Большинству современников, зачастую, не хватает всего-навсего: душевного благородства или чутья на поэзию, чтобы воздать должное, поддержать словом и делом всё то действительно талантливое, что бьётся родником на лесных полянах человеческой жизни, всё то нравственно прекрасное и мастерски исполненное, что так недостижимо превосходит собственные потуги читателей понаслышке и писателей «средней руки».



Творчества «перспективных плохих писателей» вполне достаточно для всех людей, уже давно никуда не идущих (не идущих вверх!), уже давно ни о чём не мечтающих, а если и мечтающих, то о близлежащем, о сбывающемся!


Никудышные поэты и никудышные читатели. Они находят друг друга, как дрова и печь. Печь и дрова прочно стоят (лежат) на земле! И небо пользуют для «рассеивания дыма». Дрова топят печь, печь топит воздух. И от такого "тепла посреди улицы", в лучшем случае, много дыма .
Печи горячие, а жизнь всё хуже и хуже! Вот это и называется "лупить молотами по пустым наковальням", вместо булата - звяки и треньки, лязги и дрязги, грохот и хохот..


3. Настоящее, которое уже в "настоящем прошлом"!


Все «кумиры» Стихиры, все завсегдатаи "рейтинга бездарностей", все производители «шедевров местного значения», все участники праведных дрязг за чистоту местной грязи, все неистовые борцы с собственной тенью; все имеющие, по выражению Марины Цветаевой «злую волю к добру» — все, кто различается со «злом» целями, но схож в средствах их достижения, а также все пишущие что-то в рифму, и не имеющие личной концепции творчества, руководствующиеся лишь «мне нравится», «мне не нравится» — все они уже в прошлом!


Они ещё не знают об этом, ещё тужатся, ещё выбирают методом "тыка" «лучших из худших», ещё чествуют их на затхлых торжественных церемониях. Но время неумолимо идёт вперёд, забирая в свой дальнейший путь только крупицы Поэзии, только благородство слова и молчания, только творчества, превозмогающие неистовство добра и зла!


Многие из тех, кто сегодня "тужится в рифме" и упускает шанс стать настоящим читателем (познать и поддержать ценности поэзии) уже догадываются (в глубине души) о собственной творческой несостоятельности, успокаивая себя расхожим «мамы разные нужны, мамы всякие важны».

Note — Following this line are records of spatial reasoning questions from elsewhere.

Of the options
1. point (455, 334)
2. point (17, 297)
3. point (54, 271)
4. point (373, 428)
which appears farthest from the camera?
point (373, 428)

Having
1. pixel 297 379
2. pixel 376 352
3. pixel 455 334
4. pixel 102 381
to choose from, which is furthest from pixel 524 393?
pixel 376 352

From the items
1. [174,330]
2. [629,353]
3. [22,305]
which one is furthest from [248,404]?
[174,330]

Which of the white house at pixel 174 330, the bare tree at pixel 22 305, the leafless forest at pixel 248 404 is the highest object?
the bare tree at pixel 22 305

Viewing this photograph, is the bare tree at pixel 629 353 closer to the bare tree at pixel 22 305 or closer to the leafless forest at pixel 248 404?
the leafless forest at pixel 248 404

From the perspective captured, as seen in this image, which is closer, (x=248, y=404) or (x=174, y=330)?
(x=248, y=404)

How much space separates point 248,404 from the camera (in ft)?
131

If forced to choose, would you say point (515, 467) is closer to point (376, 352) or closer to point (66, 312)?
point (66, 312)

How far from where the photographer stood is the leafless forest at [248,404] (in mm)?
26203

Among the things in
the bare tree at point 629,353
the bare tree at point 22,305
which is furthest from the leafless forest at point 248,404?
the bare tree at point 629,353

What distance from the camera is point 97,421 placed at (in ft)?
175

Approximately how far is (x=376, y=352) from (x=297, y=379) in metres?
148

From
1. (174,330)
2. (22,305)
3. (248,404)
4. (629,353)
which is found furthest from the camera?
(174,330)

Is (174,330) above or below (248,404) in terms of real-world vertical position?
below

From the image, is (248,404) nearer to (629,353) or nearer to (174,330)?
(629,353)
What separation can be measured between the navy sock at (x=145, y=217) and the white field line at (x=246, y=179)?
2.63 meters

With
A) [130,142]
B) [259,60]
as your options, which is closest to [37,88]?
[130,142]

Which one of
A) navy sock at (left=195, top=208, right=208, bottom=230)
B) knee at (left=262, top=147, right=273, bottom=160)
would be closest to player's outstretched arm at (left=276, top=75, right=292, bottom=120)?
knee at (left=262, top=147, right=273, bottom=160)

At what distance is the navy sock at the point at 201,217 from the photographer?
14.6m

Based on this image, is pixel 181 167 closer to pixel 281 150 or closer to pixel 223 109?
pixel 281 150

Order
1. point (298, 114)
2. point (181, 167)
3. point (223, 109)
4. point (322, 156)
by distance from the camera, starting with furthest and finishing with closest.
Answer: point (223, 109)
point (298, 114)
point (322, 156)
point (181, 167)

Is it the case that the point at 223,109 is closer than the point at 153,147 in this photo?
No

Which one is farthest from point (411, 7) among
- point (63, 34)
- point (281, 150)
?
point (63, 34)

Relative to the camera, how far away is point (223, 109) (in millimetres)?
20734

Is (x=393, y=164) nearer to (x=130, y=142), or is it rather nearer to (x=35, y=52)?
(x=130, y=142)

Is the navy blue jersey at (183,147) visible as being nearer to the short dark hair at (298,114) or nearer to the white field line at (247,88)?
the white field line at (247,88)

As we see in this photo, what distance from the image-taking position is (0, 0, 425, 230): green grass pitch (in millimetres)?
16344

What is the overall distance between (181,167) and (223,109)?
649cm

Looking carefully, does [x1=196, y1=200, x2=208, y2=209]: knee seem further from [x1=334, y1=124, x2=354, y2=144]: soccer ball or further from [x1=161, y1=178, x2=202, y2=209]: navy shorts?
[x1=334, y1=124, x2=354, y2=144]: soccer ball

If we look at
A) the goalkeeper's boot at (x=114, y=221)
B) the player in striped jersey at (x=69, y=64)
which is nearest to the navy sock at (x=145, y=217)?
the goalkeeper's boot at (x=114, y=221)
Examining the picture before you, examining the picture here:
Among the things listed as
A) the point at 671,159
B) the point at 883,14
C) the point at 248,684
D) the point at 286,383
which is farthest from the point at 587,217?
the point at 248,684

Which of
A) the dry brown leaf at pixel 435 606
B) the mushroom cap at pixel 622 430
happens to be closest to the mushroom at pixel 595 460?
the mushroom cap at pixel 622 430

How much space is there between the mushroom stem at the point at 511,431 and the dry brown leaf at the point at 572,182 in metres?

Но у Поэзии и у Времени — свои законы. У Поэзии нет «золотой середины» — слов, чувств, исполнения чувств в слове. Поэзия — высокомерна! Она высокою мерою отмеривает свой ход — в ногу с народом и в противоток населению. У Времени — нет времени дожидаться, когда «перспективные плохие писатели» создадут что-нибудь путное. Время ориентируется на Божественный дар слова, а не на диплом лит.института, количество прочтений и похвалялок на массовых сайтах. Время в литературе гораздо быстрее, чем думают многие, переводит никчёмности настоящего в разряд прошлого (именно «прошлого», а не «прошедшего»!).


4. В разлуку:



И всё же, признаюсь вам, что счастье и радость творчества в кругу любимых и друзей — в крошечной России ценителей поэзии слов и поэзии жизни — вполне восполняют всю бессовесть и бесслёзность массовых современников, восстанавливают нервы и силы поэта, вдохновляют на дальнейшее служение делу поэзии.



P.S.


«К интеллигенции стали относить всех, кто не работает (и боится работать руками. Сюда попали все партийные, государственные, военные и профсоюзные бюрократы. Все бухгалтеры и счетоводы — механические рабы Дебета. Все канцелярские служащие. С тем большей лёгкостью причисляют сюда всех учителей (и тех, кто не более, как говорящий учебник, и не имеет ни самостоятельных знаний, ни самостоятельного взгляда на воспитание). Всех врачей ( и тех, кто только способен петлять пером по истории болезни). И уж безо всякого колебания относят сюда всех, кто только ходит около редакций, издательств, кинофабрик, филармоний, не говоря уже о тех, кто публикуется, снимает фильмы или водит смычком.


А между тем ни по одному из этих признаков человек не может быть зачислен в интеллигенцию. Если мы не хотим потерять это понятие, мы не должны его разменивать. Интеллигент не определяется профессиональной принадлежностью и родом занятий. Хорошее воспитание и хорошая семья тоже не обязательно выращивают интеллигента. Интеллигент — это тот, чьи интересы и воля к духовной стороне жизни настойчивы и постоянны, не понуждаемы внешними обстоятельствами и даже вопреки им. Интеллигент это тот, чья мысль не подражаетльна».